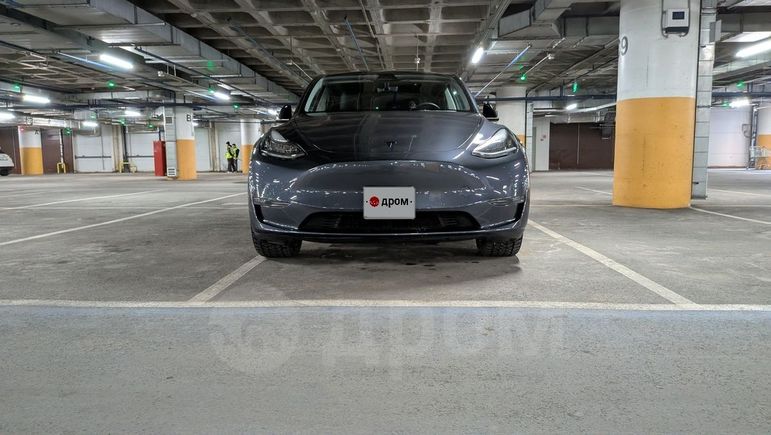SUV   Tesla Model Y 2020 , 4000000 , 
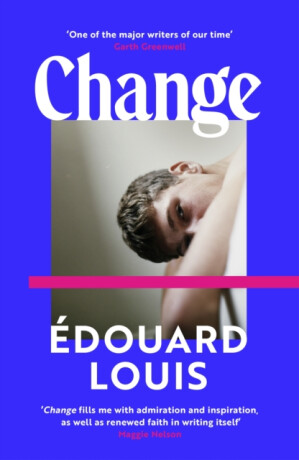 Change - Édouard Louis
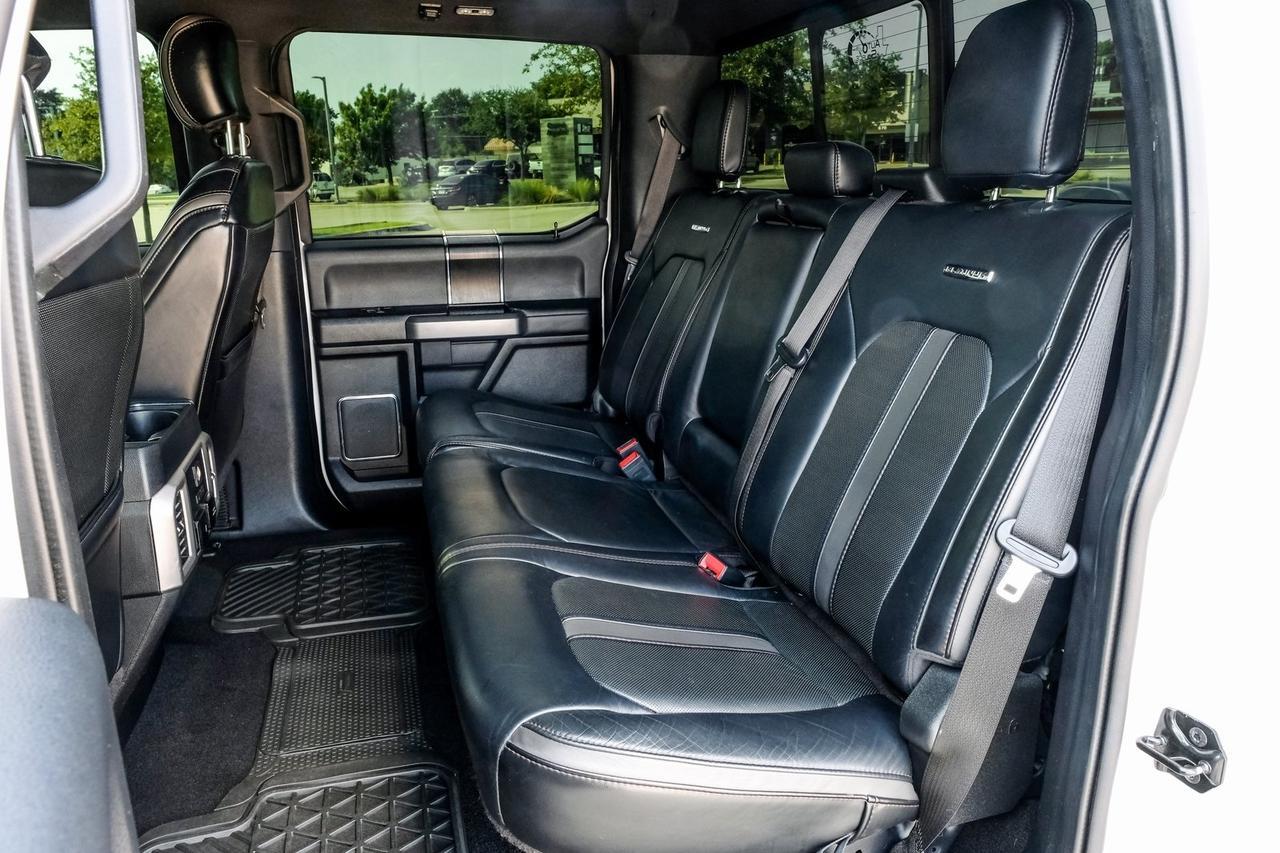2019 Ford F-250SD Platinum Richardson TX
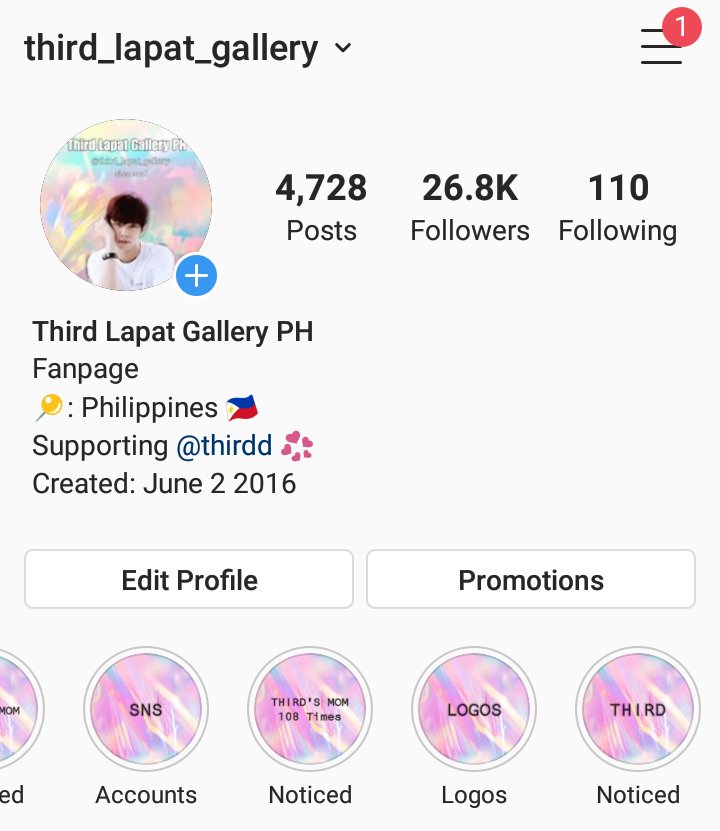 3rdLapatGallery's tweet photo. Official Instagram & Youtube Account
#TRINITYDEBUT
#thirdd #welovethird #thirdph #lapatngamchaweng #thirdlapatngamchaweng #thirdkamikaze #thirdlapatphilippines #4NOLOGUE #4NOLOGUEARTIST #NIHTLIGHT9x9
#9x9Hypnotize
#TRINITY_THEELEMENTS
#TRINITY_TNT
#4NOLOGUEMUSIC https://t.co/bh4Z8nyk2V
----------------------------------------
▶ _Exercise requirements_: Rewrite the records above, replacing "Richardson TX" with "Richardson, Texas" wherever it occurs and changing nothing else. Leave out the pictures.

▶ _Solution for this problem_:
SUV   Tesla Model Y 2020 , 4000000 , 
 Change - Édouard Louis
2019 Ford F-250SD Platinum Richardson, Texas
 3rdLapatGallery's tweet photo. Official Instagram & Youtube Account
#TRINITYDEBUT
#thirdd #welovethird #thirdph #lapatngamchaweng #thirdlapatngamchaweng #thirdkamikaze #thirdlapatphilippines #4NOLOGUE #4NOLOGUEARTIST #NIHTLIGHT9x9
#9x9Hypnotize
#TRINITY_THEELEMENTS
#TRINITY_TNT
#4NOLOGUEMUSIC https://t.co/bh4Z8nyk2V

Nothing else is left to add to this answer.